• TUGAS DIKERJAKAN
Salin kata demi kata bagian ulasan novel Kubah di bawah, mulai dari "Kubah tidak menyorot" sampai dengan "selanjutnya.".

• TEKS BACAAN
──────────────────────────────
Kembali Membangun Kubah
Pembuka
dari Kubah sejenak mengingatkan saya
pada Bukan Pasarmalam-nya Pramoedya
Ananta Toer. Betapa Karman dan tokoh utama dalam roman Pram tersebut merasakan
kedalaman rasa melankolis yang persis. Babak belur Karman dihabisi oleh segala
pencarian dan segala keputusan. Sepanjang bab kita turut menyelami bagaimana
Karman berkontemplasi mengenai segala sesuatu yang telah terjadi pada dirinya hingga
keputusan-keputusannya yang menyebabkannya berada di pengasingan di Pulau Buru.
Membaca
Kubah membuat saya sejenak kilas
balik mengenai novel yang sebelumnya saya baca, yakni Jalan Bandungan karya Nh. Dini. Keduanya mengungkapkan hal yang
sama, seorang suami yang terjebak dalam sebuah partai komunis. Tentu saja, Kubah menceritakan perihal yang berbeda.
Kubah tidak menyorot kehidupan tokoh
perempuan dalam alurnya, namun lebih menyorot pada Karman. Kita diajak
menyelami kehidupan Karman. Karman kecil yang periang dan pandai berkawan.
Karman remaja yang cerdas dan cekatan. Karman yang terus mencari-cari sesuatu
dalam hidupnya. Karman yang terus bertanya-tanya apa yang terjadi pada diri dan
hidupnya. Karman yang terus memikirkan apa yang akan terjadi pada dirinya
selanjutnya.
Novel
ini menyajikan nilai religius yang cukup tinggi, terutama mengenai pilihan tidak
lagi mempercayai Tuhan dan agama yang dilakukan oleh Karman setelah memutuskan
untuk menjadi komunis serta bagaimana kehidupan Karman ketika ia dulu begitu
taat menjalankan ritus agamanya. Mengenai keimanan Karman, hal ini berkaitan
erat dengan hubungannya dan Haji Bakir. Kerenggangan hubungan Karman dan Haji
Bakir menjadi kesempatan orang-orang komunis untuk mengajak Karman menjadi
bagian dari mereka. Karman yang berpendidikan dan cerdas.
──────────────────────────────
• DATA BERIKUT
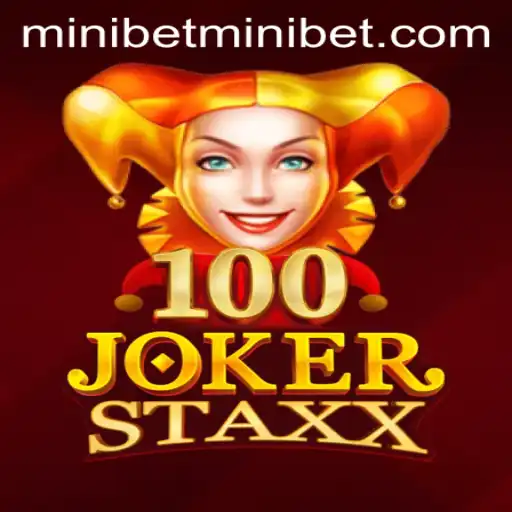 Exploring the Exciting World of 100JokerStaxx and the MINIBET Feature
──────────────────────────────
• HASIL PENGERJAAN
Kubah tidak menyorot kehidupan tokoh
perempuan dalam alurnya, namun lebih menyorot pada Karman. Kita diajak
menyelami kehidupan Karman. Karman kecil yang periang dan pandai berkawan.
Karman remaja yang cerdas dan cekatan. Karman yang terus mencari-cari sesuatu
dalam hidupnya. Karman yang terus bertanya-tanya apa yang terjadi pada diri dan
hidupnya. Karman yang terus memikirkan apa yang akan terjadi pada dirinya
selanjutnya.